─── Document
I met Maurice Barrymore,1 the actor who was playing in "Held by the Enemy"2 at the Academy last week. He asked about you with the deepest interest, and said he would write to you during his present engagement in New York, where he now is—

He is wonderfully bright & entertaining and holds you in affectionate & reverent memory.  loc.03749.003_large.jpg The election of Harrison,3 toward which event I worked with all the vim in me, seems to put a little better lining on the edge of the clouds which, in spite of myself seem to have "encompassed me about" for the past two years. I can, at least, get my old place back again and may get something better. I am still writing for the Times.

Mrs Scovel bid me say that she wants to come & see you. Dear Walt! My most pleasing recollections of Camden are associated with that old House in Arch St., the quiet Sunday dinners, and the blazing Hickory fire before which you used to [illegible]. Well: maybe they will all come again. With best wishes I am Affect'ly yours

James M Scovel  loc.03749.002_large.jpg

PS Maybe when as Bryant4 says "The May sun sheds an amber light, the new-leaved woods and lawns between,"5—maybe, we can drive down again to Gloucester and with the generous "Statesman" Thompson,6 partake of the toothsome shad, and the "wine divine from the Champagne county. Walt: these were pleasant Hours.
──────
─── Provided information
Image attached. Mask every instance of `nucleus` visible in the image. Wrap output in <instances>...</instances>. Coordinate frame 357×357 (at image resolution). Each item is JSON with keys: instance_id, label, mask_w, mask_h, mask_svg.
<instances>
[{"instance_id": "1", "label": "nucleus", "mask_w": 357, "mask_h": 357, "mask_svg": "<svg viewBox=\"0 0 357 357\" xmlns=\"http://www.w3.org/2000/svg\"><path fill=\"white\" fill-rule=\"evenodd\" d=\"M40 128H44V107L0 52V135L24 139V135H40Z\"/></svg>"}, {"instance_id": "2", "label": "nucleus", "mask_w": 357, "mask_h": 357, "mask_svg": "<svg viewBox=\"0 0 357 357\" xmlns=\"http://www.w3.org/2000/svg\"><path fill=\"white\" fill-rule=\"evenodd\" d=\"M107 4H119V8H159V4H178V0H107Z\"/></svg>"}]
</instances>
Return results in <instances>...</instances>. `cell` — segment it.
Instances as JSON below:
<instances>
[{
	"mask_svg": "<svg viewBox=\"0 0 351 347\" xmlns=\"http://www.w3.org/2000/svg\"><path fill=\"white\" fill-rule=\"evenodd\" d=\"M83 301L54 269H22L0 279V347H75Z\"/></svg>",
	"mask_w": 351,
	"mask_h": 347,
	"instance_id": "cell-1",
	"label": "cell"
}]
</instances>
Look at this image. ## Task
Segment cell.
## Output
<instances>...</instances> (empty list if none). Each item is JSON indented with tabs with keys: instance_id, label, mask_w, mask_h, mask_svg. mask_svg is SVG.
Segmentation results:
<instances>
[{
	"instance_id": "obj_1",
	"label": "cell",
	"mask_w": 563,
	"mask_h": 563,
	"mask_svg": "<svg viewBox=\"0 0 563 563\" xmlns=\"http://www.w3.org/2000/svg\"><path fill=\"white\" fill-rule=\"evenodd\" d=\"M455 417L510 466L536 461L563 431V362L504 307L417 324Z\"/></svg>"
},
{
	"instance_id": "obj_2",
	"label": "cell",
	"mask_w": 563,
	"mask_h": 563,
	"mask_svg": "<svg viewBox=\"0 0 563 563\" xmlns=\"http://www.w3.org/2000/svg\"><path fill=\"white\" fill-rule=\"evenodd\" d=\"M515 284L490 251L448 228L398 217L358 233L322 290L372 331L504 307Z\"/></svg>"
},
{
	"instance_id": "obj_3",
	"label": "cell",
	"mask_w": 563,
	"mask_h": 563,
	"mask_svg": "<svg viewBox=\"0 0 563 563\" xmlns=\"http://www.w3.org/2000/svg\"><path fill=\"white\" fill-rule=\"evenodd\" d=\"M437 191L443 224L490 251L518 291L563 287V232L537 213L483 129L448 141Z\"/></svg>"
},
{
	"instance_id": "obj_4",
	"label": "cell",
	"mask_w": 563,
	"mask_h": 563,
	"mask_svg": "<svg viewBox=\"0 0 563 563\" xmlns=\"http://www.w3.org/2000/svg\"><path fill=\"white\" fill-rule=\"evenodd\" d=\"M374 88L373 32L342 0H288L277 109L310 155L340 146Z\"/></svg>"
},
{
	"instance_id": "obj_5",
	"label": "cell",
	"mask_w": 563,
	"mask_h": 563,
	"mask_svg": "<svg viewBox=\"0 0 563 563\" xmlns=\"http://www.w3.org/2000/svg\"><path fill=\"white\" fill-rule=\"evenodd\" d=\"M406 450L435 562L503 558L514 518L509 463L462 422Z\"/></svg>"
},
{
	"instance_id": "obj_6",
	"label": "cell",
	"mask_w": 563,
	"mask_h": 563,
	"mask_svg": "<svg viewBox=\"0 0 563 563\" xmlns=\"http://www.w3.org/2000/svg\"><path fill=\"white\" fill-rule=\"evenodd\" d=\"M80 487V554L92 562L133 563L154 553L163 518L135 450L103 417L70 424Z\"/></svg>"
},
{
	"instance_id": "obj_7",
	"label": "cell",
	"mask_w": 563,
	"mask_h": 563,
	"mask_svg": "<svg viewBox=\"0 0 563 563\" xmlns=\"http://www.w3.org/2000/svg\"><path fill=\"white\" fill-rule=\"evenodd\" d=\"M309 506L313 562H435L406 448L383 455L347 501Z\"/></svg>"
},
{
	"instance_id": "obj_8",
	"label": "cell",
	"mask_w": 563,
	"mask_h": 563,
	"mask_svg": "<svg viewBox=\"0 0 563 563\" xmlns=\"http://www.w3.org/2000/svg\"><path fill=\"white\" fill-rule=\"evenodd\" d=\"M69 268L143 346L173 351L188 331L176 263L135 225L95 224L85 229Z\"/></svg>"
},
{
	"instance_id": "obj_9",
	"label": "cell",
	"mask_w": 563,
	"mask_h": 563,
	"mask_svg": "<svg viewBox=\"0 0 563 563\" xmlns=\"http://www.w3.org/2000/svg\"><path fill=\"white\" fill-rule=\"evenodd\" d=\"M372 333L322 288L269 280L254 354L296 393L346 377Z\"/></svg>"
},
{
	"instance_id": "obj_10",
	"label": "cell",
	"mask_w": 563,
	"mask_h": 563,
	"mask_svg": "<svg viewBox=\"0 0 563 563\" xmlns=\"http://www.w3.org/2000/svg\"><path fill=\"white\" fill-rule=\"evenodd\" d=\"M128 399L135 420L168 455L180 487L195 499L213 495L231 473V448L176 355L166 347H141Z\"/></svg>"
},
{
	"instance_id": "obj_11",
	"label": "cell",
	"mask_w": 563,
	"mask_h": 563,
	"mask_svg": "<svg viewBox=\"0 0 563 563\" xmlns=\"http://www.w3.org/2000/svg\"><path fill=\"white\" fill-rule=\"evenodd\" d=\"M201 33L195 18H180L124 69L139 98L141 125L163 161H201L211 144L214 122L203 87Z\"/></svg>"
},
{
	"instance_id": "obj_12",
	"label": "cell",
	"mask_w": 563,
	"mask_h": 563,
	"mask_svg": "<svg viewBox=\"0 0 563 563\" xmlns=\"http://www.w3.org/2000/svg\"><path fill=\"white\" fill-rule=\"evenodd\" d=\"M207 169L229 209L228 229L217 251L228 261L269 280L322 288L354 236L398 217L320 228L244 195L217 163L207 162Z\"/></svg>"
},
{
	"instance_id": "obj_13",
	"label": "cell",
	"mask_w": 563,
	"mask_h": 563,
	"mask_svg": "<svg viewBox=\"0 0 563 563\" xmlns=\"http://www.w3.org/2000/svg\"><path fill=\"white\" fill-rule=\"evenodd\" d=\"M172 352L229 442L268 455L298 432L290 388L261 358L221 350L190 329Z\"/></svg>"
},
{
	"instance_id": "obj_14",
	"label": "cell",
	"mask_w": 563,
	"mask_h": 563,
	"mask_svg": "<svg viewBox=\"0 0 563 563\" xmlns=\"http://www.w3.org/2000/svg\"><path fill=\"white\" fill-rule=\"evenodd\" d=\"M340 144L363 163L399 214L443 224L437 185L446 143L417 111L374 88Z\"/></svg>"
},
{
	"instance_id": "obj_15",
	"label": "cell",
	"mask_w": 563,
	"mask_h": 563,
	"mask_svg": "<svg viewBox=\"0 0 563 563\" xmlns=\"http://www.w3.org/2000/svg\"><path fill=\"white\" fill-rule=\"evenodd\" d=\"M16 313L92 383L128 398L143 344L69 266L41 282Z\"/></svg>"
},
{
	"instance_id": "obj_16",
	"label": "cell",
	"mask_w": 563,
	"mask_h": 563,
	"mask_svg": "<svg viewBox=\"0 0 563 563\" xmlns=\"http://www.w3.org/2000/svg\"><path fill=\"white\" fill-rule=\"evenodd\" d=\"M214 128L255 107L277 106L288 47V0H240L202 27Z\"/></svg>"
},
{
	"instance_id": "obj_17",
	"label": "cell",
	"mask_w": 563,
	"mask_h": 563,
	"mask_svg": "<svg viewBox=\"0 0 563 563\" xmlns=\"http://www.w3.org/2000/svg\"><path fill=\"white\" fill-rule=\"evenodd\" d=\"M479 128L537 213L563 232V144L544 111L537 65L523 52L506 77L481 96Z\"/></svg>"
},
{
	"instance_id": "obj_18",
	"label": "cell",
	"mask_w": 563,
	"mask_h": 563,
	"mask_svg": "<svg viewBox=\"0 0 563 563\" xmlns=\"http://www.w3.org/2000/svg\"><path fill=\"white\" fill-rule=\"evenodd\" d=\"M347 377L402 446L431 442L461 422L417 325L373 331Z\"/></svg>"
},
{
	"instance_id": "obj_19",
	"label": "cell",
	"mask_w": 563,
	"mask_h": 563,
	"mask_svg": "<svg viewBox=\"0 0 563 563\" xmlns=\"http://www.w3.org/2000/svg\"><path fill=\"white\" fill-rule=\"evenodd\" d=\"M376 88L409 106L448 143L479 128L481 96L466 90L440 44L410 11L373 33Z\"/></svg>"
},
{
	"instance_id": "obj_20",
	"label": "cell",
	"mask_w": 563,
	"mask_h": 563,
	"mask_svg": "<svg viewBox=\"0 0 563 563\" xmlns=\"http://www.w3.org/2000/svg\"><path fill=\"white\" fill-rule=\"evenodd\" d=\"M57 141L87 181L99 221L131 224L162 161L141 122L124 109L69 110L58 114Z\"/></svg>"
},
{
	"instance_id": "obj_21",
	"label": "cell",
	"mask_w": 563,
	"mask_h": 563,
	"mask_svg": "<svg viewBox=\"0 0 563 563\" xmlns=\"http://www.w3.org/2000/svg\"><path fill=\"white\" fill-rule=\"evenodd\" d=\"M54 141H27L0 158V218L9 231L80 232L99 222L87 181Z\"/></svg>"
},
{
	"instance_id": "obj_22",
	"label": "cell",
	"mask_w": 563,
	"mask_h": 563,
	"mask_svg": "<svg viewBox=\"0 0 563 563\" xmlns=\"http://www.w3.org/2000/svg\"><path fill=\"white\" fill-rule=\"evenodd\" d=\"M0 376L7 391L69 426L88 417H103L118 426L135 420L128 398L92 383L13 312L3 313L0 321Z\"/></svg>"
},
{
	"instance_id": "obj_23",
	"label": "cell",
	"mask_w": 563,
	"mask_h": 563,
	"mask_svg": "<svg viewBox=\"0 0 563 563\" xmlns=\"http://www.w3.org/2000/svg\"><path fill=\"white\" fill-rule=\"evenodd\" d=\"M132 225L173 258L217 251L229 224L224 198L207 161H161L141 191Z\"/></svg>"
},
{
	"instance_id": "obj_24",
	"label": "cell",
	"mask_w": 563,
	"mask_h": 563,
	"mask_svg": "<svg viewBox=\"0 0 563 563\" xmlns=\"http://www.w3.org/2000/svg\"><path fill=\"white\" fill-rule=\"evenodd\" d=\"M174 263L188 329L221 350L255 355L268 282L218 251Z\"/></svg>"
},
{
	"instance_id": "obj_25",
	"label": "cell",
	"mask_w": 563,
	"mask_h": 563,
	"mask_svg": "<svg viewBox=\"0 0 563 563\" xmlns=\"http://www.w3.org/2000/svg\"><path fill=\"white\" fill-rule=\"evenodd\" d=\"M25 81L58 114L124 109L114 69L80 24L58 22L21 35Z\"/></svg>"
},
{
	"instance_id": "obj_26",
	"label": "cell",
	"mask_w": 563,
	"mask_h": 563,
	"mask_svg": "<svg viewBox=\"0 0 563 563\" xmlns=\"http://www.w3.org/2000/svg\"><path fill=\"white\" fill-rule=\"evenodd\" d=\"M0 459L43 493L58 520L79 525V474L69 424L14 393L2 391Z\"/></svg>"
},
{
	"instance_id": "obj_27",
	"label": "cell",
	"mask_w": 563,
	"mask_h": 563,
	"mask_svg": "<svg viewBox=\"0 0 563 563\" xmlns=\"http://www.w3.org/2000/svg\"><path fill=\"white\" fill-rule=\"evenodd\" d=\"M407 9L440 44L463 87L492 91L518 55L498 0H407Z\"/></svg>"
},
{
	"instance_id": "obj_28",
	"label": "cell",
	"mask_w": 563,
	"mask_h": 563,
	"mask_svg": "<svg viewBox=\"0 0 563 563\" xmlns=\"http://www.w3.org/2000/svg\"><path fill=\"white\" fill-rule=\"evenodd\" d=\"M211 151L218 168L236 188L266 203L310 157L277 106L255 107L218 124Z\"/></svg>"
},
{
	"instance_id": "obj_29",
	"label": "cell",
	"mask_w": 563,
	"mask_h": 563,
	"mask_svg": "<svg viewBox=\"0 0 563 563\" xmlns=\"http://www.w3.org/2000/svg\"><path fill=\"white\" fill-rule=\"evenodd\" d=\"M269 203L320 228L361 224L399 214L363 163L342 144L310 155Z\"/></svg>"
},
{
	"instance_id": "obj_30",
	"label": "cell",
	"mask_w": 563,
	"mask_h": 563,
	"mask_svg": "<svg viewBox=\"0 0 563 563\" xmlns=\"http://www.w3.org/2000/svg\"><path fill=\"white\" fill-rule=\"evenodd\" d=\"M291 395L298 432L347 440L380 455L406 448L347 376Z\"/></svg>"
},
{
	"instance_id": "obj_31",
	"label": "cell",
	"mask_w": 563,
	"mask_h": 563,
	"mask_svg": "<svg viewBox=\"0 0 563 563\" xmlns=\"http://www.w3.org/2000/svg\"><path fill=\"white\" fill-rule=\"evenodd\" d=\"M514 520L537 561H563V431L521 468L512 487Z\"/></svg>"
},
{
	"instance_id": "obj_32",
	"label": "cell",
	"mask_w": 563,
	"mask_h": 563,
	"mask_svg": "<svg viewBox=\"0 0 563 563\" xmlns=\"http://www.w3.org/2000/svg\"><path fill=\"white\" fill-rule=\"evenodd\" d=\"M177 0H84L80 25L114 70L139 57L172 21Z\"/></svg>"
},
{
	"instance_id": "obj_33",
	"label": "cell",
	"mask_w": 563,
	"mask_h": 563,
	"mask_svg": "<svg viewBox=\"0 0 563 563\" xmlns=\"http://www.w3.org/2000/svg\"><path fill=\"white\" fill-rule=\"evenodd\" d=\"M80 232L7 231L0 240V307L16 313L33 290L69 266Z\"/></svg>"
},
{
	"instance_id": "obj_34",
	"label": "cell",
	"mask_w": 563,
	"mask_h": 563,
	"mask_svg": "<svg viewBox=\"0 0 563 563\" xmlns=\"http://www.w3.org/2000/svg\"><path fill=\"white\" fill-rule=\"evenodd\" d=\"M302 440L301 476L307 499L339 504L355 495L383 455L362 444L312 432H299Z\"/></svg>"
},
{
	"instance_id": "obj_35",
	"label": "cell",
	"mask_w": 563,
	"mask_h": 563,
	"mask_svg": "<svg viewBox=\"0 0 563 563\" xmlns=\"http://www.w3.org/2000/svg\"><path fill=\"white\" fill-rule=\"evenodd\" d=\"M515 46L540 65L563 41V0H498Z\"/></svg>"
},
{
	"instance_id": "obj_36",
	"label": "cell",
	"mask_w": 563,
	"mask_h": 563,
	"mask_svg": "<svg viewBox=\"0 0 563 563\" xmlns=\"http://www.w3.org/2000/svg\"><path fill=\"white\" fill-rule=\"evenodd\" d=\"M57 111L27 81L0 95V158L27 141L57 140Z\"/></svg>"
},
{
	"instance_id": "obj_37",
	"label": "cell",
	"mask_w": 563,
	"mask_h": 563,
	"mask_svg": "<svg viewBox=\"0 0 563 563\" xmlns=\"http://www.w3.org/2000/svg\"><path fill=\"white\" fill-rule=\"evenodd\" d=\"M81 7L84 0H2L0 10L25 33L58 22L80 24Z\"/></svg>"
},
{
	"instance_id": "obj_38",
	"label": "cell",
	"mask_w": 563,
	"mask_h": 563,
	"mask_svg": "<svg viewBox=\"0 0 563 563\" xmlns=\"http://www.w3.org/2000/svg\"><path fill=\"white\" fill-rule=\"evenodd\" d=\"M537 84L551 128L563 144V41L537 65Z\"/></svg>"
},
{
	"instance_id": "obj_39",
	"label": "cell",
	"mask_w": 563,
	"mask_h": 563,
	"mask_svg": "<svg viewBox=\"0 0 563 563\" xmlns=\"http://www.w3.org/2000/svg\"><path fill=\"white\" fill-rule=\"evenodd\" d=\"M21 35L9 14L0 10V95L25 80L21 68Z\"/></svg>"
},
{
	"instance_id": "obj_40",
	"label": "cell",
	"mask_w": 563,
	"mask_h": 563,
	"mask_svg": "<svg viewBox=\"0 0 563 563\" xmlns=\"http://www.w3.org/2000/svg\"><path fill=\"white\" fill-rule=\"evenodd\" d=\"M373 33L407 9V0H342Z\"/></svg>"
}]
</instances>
──────
● **Tasks to perform**:
1. List every person the letter mentions by name, leaving out the writer and Walt.
2. Rewrite the letter's paragraph beginning "I met Maurice Barrymore" as a short bulleted list that keeps its main facts.
3. Answer these questions using the letter, one line each:
(a) What newspaper is the writer still writing for?
(b) On what street was the old house in Camden?
(c) What fish does the postscript mention eating?

● **Responses**:
1.
Maurice Barrymore
Harrison
Mrs Scovel
Bryant
Thompson

2.
- The writer met Maurice Barrymore, an actor who was playing in "Held by the Enemy" at the Academy last week.
- Barrymore asked about Walt with the deepest interest.
- He said he would write to Walt during his present engagement in New York, where he now is.

3.
(a) The Times.
(b) Arch St.
(c) Shad.